Policing and institutions such as Child Protective Services (CPS) have historically impacted children and families of color the most. Police are responsible for producing about 20 percent of reports of child abuse and neglect. However, policing is not represented equally across all populations and affects Black and brown families the most. About half of Black children will experience a child welfare investigation before their 18th birthday. This prevalence of Black people’s encounters with police follows a similar statistic: 49% of Black men will experience an arrest by age 23 compared to only 30% of Americans. In addition, Black children are grossly overrepresented in the national foster care population. Although Black children were only 14 percent of the child population in the United States in 2019, they made up 23 percent of children in foster care. These statistics are rooted in historical and structural racism that continues to oppress families of color.
One interesting thing to note is that police have more intimate contact with families and children more than health care providers, educators, or social service providers. They can gain access to children and families’ lives more easily without having to gain consent like other sectors. As a result, young adults that have children in foster care are more likely to have their kids detained too and perpetuate these cycles. Their lives are under surveillance, and every action is monitored compared to their counterparts. The widespread policing and involvement with CPS continue to exacerbate racial inequalities.
Child Protective Services has made it very hard for families that are already struggling to get their kids back. Families will struggle with paying their rent, finding employment, battling addiction to drugs, or mental health, and CPS will further exacerbate their circumstances by taking their children away or opening a case on them. Going to court, getting immediately separated from your families, and dealing with CPS’s requirements is not in the best interest of the families. These outcomes further hurt families and children.
For example, in my own personal experience, my stepdad lost custody of myself and my two sisters. He ended up going to jail for a year for unrelated reasons. Upon release, CPS required him to have his own apartment, job, bedrooms for each of my sisters, parenting classes, counseling, and monitored visits. Until he did each and every requirement, he would not be able to get my sisters back. How is the average person supposed to gain access to housing with a criminal record? How was he supposed to obtain a living-wage job, but required to go to all these different classes during business hours? It took him over two years to finally complete these requirements that should have been six months or less. These are all things that would be very difficult to do without support or access to supplemental services.

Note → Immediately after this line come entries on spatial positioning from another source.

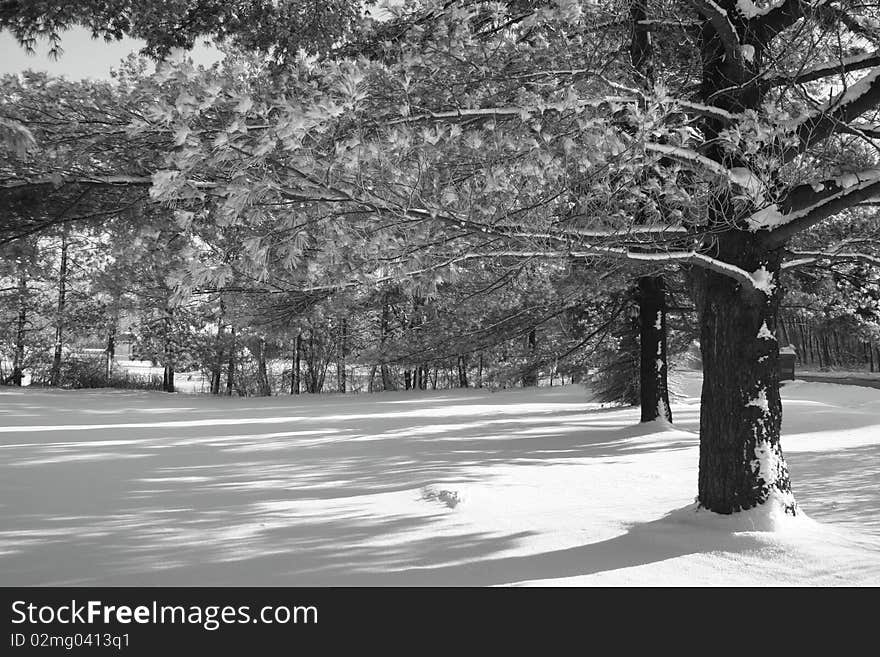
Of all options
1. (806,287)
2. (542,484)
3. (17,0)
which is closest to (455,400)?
(806,287)

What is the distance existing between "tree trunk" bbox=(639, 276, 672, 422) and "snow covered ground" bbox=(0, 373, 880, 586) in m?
0.67

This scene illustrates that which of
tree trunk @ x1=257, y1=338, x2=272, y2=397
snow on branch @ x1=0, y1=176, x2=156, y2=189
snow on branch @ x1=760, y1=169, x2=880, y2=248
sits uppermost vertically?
snow on branch @ x1=0, y1=176, x2=156, y2=189

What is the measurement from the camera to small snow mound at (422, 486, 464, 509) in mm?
6242

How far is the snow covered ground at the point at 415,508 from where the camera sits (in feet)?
14.3

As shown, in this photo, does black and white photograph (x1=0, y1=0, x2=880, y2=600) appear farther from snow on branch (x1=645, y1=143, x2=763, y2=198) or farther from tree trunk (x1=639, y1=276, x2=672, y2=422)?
tree trunk (x1=639, y1=276, x2=672, y2=422)

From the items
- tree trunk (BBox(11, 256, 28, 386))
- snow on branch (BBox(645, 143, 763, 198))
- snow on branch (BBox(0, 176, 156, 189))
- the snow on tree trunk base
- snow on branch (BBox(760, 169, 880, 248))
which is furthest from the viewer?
tree trunk (BBox(11, 256, 28, 386))

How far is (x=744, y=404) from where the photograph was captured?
5.20 m

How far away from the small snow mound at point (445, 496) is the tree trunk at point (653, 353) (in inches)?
253

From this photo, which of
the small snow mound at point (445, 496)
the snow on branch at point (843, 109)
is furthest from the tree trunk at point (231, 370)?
the snow on branch at point (843, 109)

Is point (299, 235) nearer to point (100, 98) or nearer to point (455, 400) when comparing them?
point (100, 98)

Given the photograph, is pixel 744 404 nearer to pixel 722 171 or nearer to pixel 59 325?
pixel 722 171

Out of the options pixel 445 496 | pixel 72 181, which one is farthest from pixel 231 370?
pixel 445 496

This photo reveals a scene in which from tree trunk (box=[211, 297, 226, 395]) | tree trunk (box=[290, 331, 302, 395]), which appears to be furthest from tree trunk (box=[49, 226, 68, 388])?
tree trunk (box=[290, 331, 302, 395])

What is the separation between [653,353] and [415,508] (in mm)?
7282
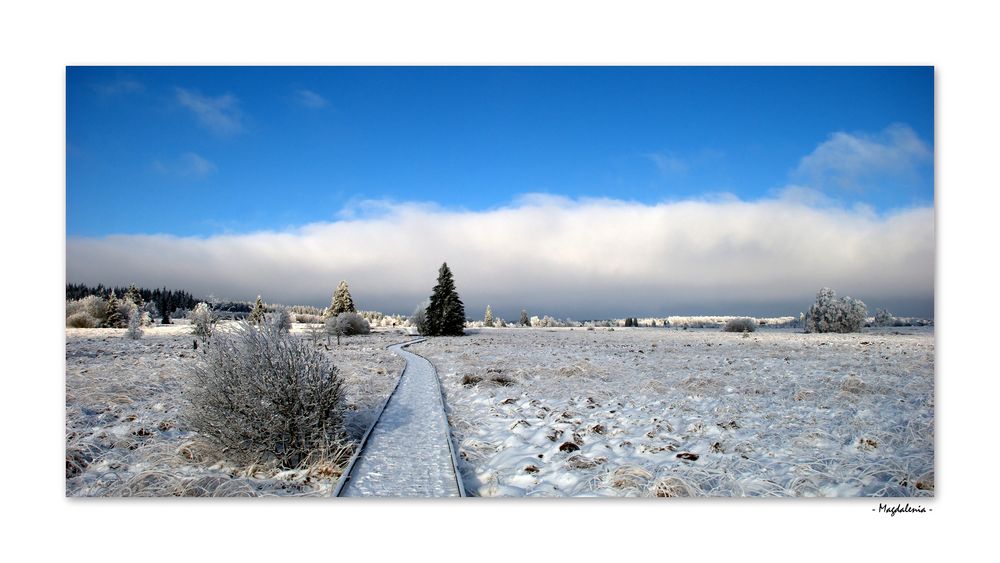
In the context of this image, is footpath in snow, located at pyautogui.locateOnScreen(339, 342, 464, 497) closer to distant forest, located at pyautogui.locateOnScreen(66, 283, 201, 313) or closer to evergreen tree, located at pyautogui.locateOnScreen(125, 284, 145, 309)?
distant forest, located at pyautogui.locateOnScreen(66, 283, 201, 313)

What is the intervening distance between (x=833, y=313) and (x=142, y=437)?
14385mm

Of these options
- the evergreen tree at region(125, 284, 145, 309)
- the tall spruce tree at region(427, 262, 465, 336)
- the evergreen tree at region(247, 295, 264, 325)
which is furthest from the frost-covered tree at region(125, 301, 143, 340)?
the tall spruce tree at region(427, 262, 465, 336)

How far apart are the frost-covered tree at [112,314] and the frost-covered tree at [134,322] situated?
89 cm

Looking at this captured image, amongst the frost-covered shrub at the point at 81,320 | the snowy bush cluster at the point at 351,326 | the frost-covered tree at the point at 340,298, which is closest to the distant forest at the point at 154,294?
the frost-covered shrub at the point at 81,320

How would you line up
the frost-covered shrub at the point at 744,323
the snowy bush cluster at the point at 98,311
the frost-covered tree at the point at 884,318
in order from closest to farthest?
the snowy bush cluster at the point at 98,311 → the frost-covered tree at the point at 884,318 → the frost-covered shrub at the point at 744,323

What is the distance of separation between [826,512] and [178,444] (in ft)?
27.1

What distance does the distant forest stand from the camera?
7223 mm

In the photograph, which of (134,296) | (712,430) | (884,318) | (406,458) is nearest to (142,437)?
(406,458)

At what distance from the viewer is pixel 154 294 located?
9.59 metres

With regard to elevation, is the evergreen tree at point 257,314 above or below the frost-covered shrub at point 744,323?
above

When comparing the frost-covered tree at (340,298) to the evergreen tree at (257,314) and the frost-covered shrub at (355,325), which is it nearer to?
the evergreen tree at (257,314)

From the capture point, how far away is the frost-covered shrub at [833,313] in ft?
31.7
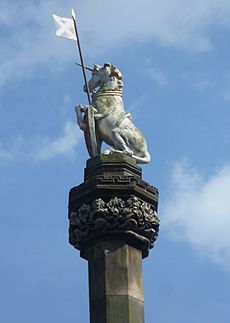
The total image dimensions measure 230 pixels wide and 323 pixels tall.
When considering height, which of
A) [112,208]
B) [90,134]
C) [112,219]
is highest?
[90,134]

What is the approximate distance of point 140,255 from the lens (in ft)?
88.9

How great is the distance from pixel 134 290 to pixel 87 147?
4.79m

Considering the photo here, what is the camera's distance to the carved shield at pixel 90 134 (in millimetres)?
Answer: 28922

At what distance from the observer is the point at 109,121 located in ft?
96.2

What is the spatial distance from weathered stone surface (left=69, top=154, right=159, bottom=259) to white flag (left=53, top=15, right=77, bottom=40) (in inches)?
193

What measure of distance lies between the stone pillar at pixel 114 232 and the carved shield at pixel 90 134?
3.57 feet

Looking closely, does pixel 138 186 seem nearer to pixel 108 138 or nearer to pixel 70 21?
pixel 108 138

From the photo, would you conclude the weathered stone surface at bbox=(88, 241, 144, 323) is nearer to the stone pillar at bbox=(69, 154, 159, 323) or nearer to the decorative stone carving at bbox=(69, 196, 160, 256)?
the stone pillar at bbox=(69, 154, 159, 323)

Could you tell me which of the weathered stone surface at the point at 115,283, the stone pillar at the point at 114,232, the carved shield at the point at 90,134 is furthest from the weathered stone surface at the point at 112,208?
the carved shield at the point at 90,134

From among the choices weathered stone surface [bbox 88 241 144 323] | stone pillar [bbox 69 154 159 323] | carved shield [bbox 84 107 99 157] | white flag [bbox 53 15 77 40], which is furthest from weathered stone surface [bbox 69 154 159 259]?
white flag [bbox 53 15 77 40]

The United States federal government describes the child welfare system as a group of services designed to promote the “well-being of children by ensuring safety, achieving permanency, and strengthening families.” This is not child welfare. Child welfare is what the best interests of the child are. Child welfare is not keeping my sisters away from their dad for many years to complete these requirements without support. My sisters and I experienced two years of critical development without our family. We had to live in foster homes because my father struggled to provide. This is the reality of many residents all over the country. Systems should be designed to help and be proactive to prevent these snowball effects. CPS is reactive and only intervenes after the damage is done. These are the same systems and obstacles that disproportionately affect those populations that are policed the most.